Saturday, November 11, 2023

Looker and GitLab

 Looker is a category-defining enterprise analytical tool from Google Cloud and Git is the world-class versioning tool. As Looker provides IDE to develop content using LookML language, GitHub, GitLab are web based platforms that uses Git to version the code and also provide advanced collaboration and DevOps features.


Recently I ran into an issue where I was successfully able to migrate code from my personal GitLab branch to the master branch (dev environment). But when I tried to merge my changes with the test branch for UAT, I got error that said "The source branch is 2 commits behind the target branch". I could not understand it as the test branch is protected and no one could modify it directly. 


With bit of learning Git and the way merging and squashing works I realised the cause behind it. The first time I tried to merge my changes from master (dev) to test branch (UAT), it went all fine. While creating that merge request I checked the option "Squash all commits" in GitLab. This caused all the different commits in master branch to be combined in a single commit with new hash value. Then the second time I tried to create a merge request I chose to not select the squash all commits option. This made GitLab to compare the master and test branch and check that the commits with same hash exists in both the places.

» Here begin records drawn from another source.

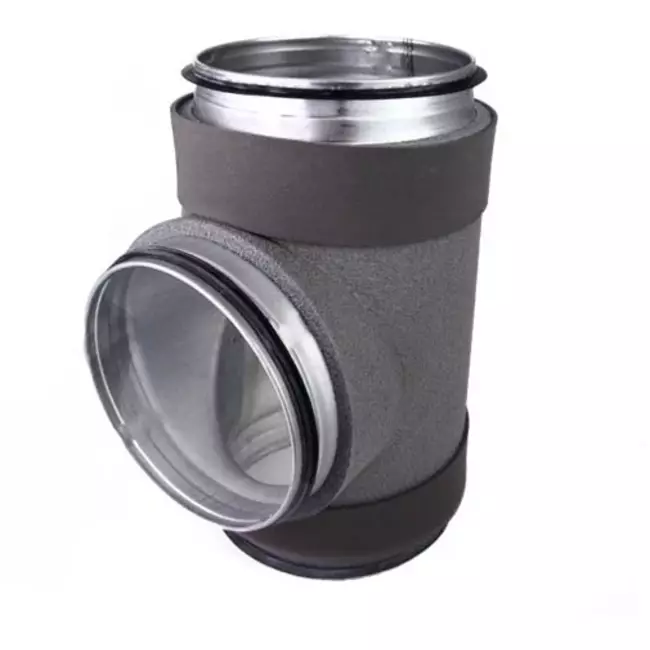 Termodotto 13 mm diametro T 160 mm - 160 mm (90 gradi) isolato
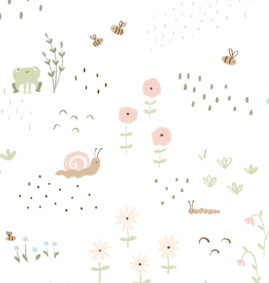 Papel de parede Pq Lagoa rosa – Maracujá – Rolo 2,80 x 0,45 m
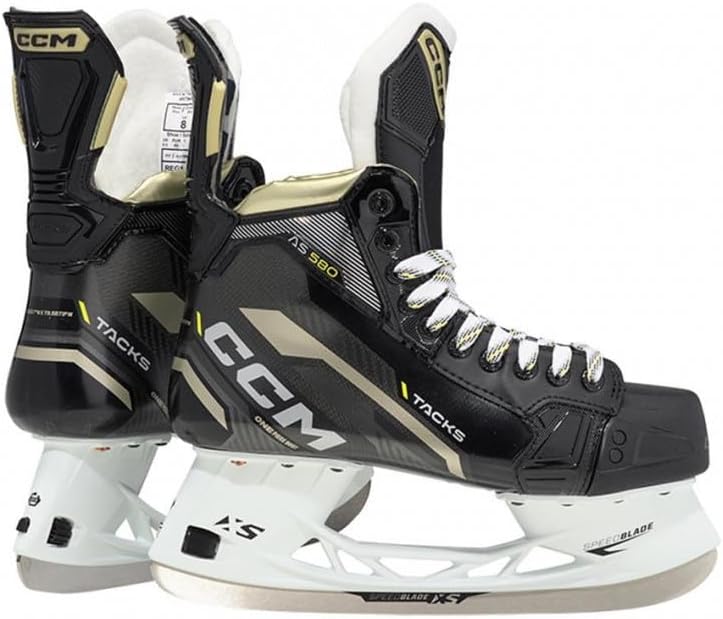 CCM Tacks AS-580 Intermediate Ice Hockey Skates Width Regular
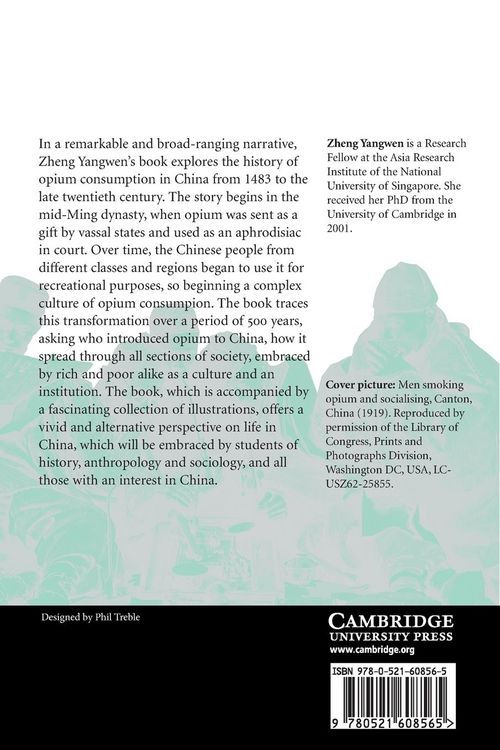 Produktbild: The Social Life of Opium in China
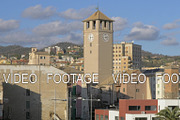 Savona view with Torre del Brandale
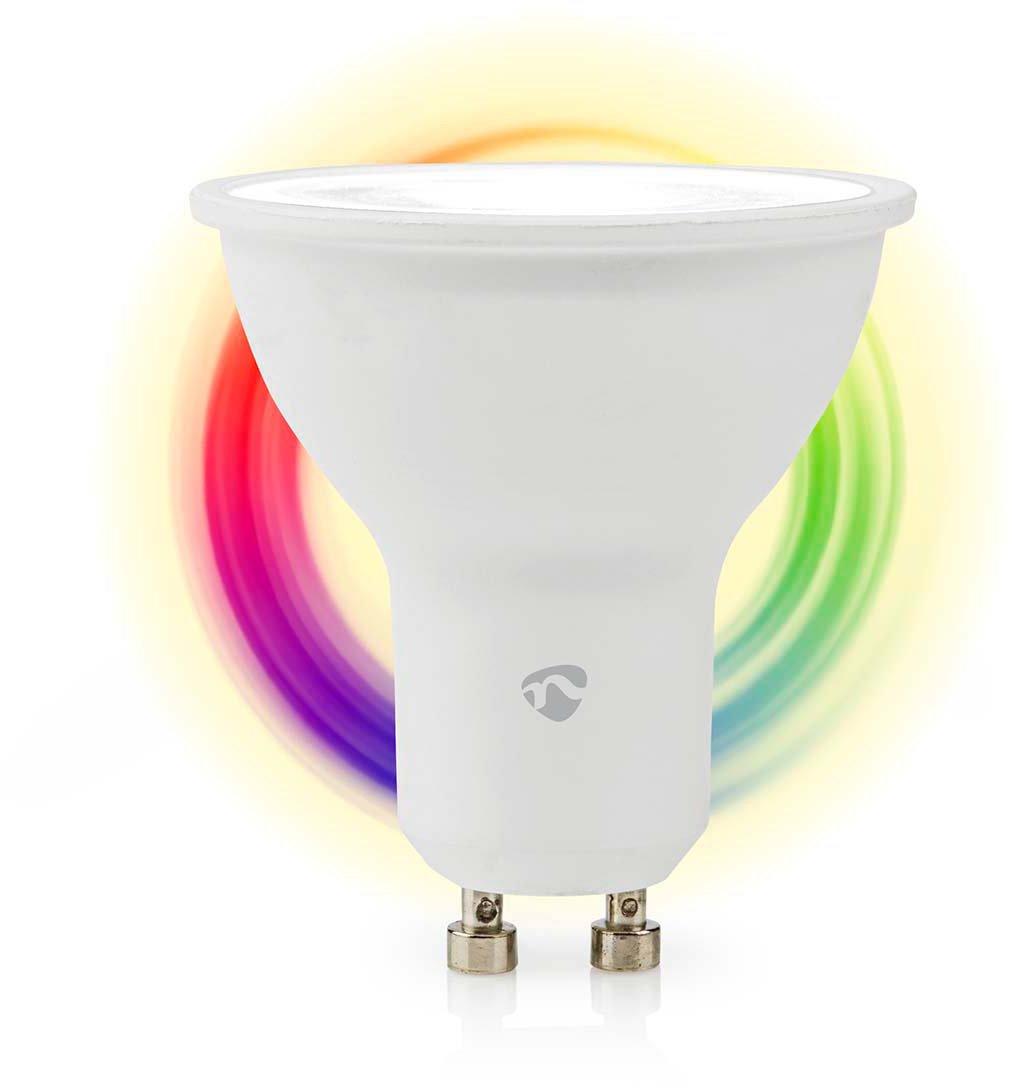 SmartLife Vollfärbige LED-Lampe GU10 4,7W RGB warm bis kühlen weiß 345lm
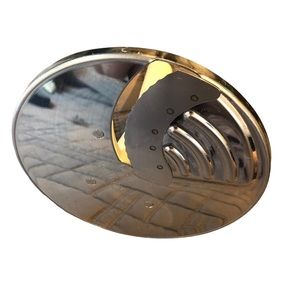 Cuisinart Slicing Disc for DLC 8 thick w ridges Made in Japan 3x3 MM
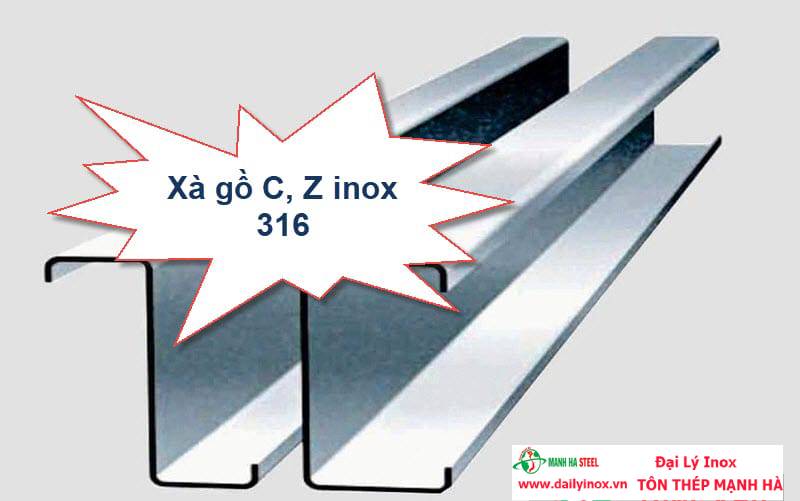 Xà Gồ Inox 304: Độ Bền Cao Cho Kết Cấu Xây Dựng
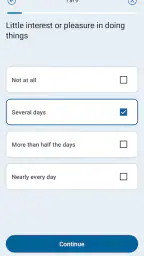 Depression Test 2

Ideally I would not need all the commits of master branch in the test branch, so as to keep it relatively clean. But I would want all the commits to exist in the master (dev) ranch. So, while creating the merge request to merge code from my personal branch to master, I need to ensure that I do not check the squash commit. But when I create merge request to merge code from master to test, then I need to select the squash option so that all the commits of master goes in to test as a single commit with new commit and hash value. But the challenge I will face is that it works for the first merge into test but the in the next merge, GitLab will not allow merging as the hash value between master and test will not match.



The solution I got working was to revert the earlier successful merge into test and then create a new merge request. This time I did not select squash all commits and though it showed the message "source is 2 commits behind the target" (which is the first successful merge with new has value and second merge for reverting the first merge with its own hash value). This approach will cause the test branch to contain all the commits from master branch but will work just fine.